Phylogenetic distribution and expression of amelogenin genes in vertebrates

• Project/Area Number: 07671993
• Research Category: Grant-in-Aid for Scientific Research (C)
• Allocation Type: Single-year Grants
• Section: 一般
• Research Field: Morphological basic dentistry
• Research Institution: The Nippon Dental University
• Principal Investigator: ISHIYAMA Mikio The Nippon Dental University School of Dentistry at Niigata, Department of Histology, Instructor, 新潟歯学部, 講師 (70120607)
• Project Period (FY): 1995 – 1996
• Project Status: Completed (Fiscal Year 1996)

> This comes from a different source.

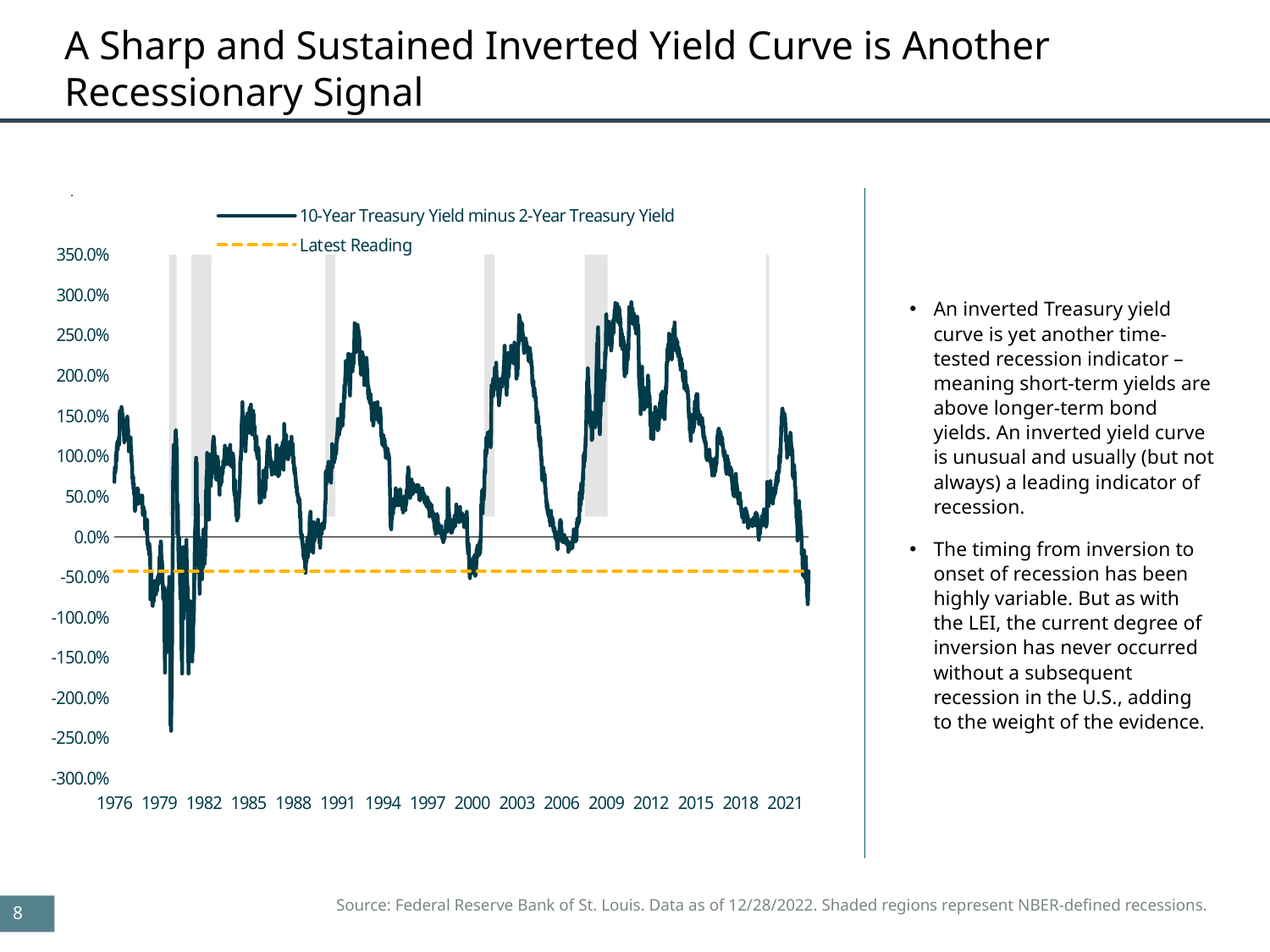
What is the highest value shown on the y axis of the chart? 350.0% Is the peak of the 10-Year minus 2-Year Treasury Yield line around 2010 greater or less than 250.0%? greater What is the name of the solid line series in the chart legend? 10-Year Treasury Yield minus 2-Year Treasury Yield Is the peak of the 10-Year minus 2-Year Treasury Yield line around 1992 greater or less than 200.0%? greater How many year labels are shown on the x axis of the chart? 16 In which period does the 10-Year minus 2-Year Treasury Yield line reach its lowest value: around 1980 or around 2000? Around 1980 Does the 10-Year minus 2-Year Treasury Yield line generally rise or fall between 2012 and 2019? Fall Is the Latest Reading dashed line greater or less than 0.0%? less How many series does the chart legend list? 2 What does the dashed horizontal line in the chart represent, according to the legend? Latest Reading What kind of chart is shown on the slide? Line chart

• Budget Amount: ¥900,000 (Direct Cost: ¥900,000); Fiscal Year 1996: ¥400,000 (Direct Cost: ¥400,000); Fiscal Year 1995: ¥500,000 (Direct Cost: ¥500,000)

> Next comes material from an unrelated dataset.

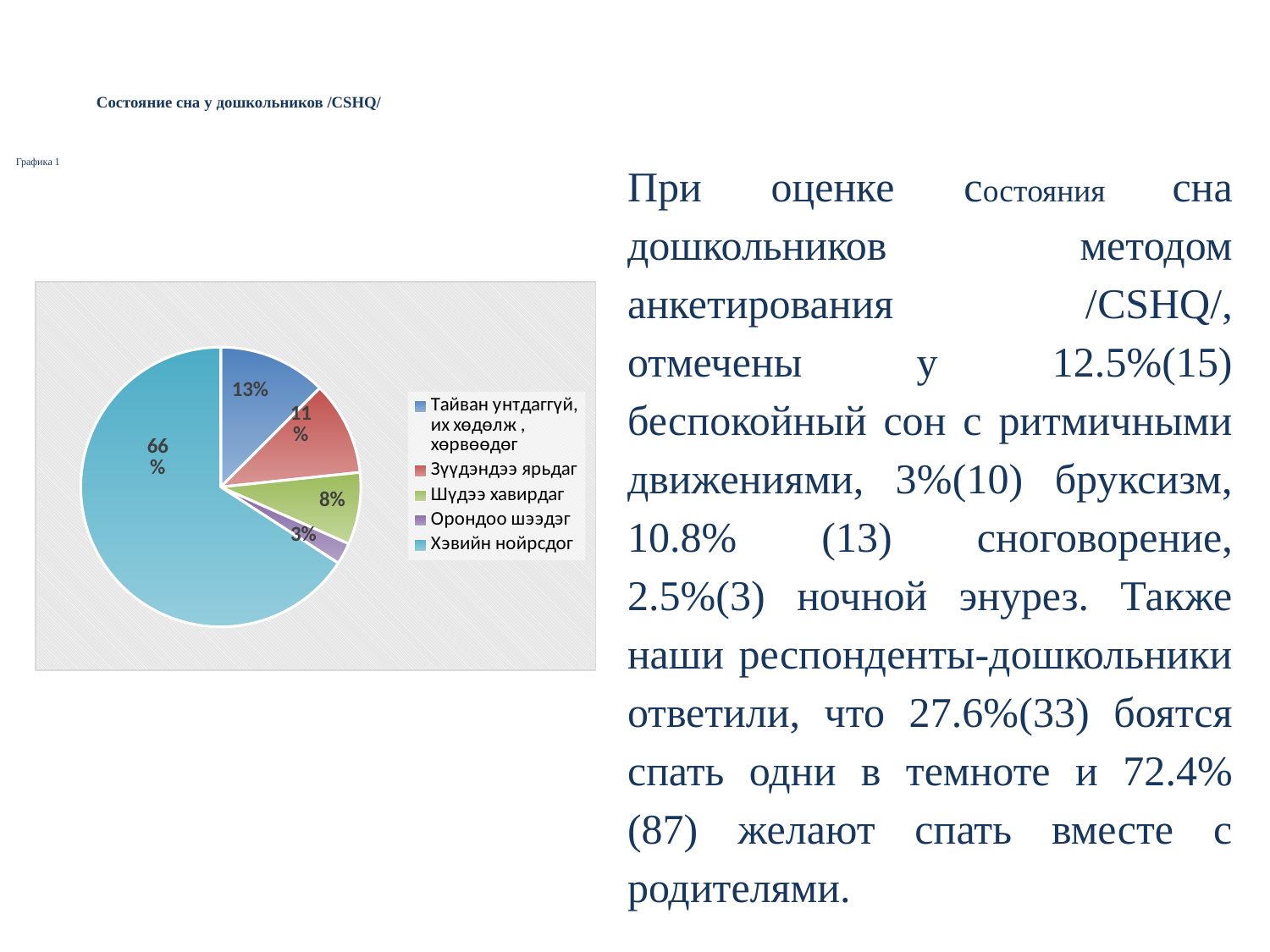
What share of the pie does the slice for Хэвийн нойрсдог represent? 66% What kind of chart is shown on the slide? pie chart What is the difference between the values for Хэвийн нойрсдог and Шүдээ хавирдаг? 58% Which category has the largest slice of the pie? Хэвийн нойрсдог What is the value shown for Зүүдэндээ ярьдаг? 11% How many slices does the pie chart have? 5 Which category has the smallest slice of the pie? Орондоо шээдэг How many entries does the legend of the pie chart list? 5 What colour is the slice for Хэвийн нойрсдог? light blue Which is larger, the slice for Зүүдэндээ ярьдаг or the slice for Шүдээ хавирдаг? Зүүдэндээ ярьдаг What is the value shown for Шүдээ хавирдаг? 8% What is the value shown for Орондоо шээдэг? 3%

• Keywords: amelogenin / gene structure / DNA / Southern hybridyzation / PCR / phylogeny / エナメル蛋白 / エナメル質進化 / サザンハイブリダイゼーション / 遺伝子発現 / in situハイブリダイゼーション

Research Abstract

In order to understand the phylogenetic distribution and expression of amelogenin genes in vertebrates, Southern hybridyzation, in situ hybridyzation and PCR amplification were performed in thirteen vertebrate species selected from seven taxonomic classes. The species used in this study were as follows ; the human, mouse (Mammalia), chicken (Aves), caiman, tortoise, snake (Reptilia), frog (Amphibia), gar-pike, lungfish, eel (Osteichthyes), dogfish (Chondrichthyes) and hagfish, lamprey (Agnatha). The Southern hybridyzation assay revealed that the hybridyzation with the human cDNA non-radioactive probes was obtained in the genomic DNA of all the species used. This demonstrates partial DNA sequence similarities between these species, and may indicates the universal distribution of the amelogenin gene or amelogenin gene-like sequences in vertebrates. Then, the gar-pike was selected and was examined by in situ hybridyzation by using human cDNA non-radioactive probes, because of it's signifi cance for the phylogenetical location on the enamel evolutions as revealed by fine-structural and immunocytochemical analyzes. Although the hybridyzation was detected with the human cDNA probes by Southern hybridyzation, the signals of mRNA was not detected in the tooth germs of the gar-pike. Furthermore, in the PCR amplification targeted to the homologous sequences with the exon 6 of human amelogenin gene, the products were obtained in the genomic DNA of the human (400bp), mouse (400bp), chicken (780bp), caiman (400bp), tortoise (750bp) and snake (750bp). However no products were obtained in frogs, fishes and cyclostomes. After performing the sequencing of products in the chicken, caiman, tortoise and snake, the DNA sequences of the caiman only corresponded with the exon 6 of human amelogenin gene by 48.5%. A lower but slight homology were recognized in the products of the chicken, tortoiose and snake. Consequently, the present study demonstrates that the amelogenin gene of amelogenin gene-like sequences may be conserved universally in vertebrates.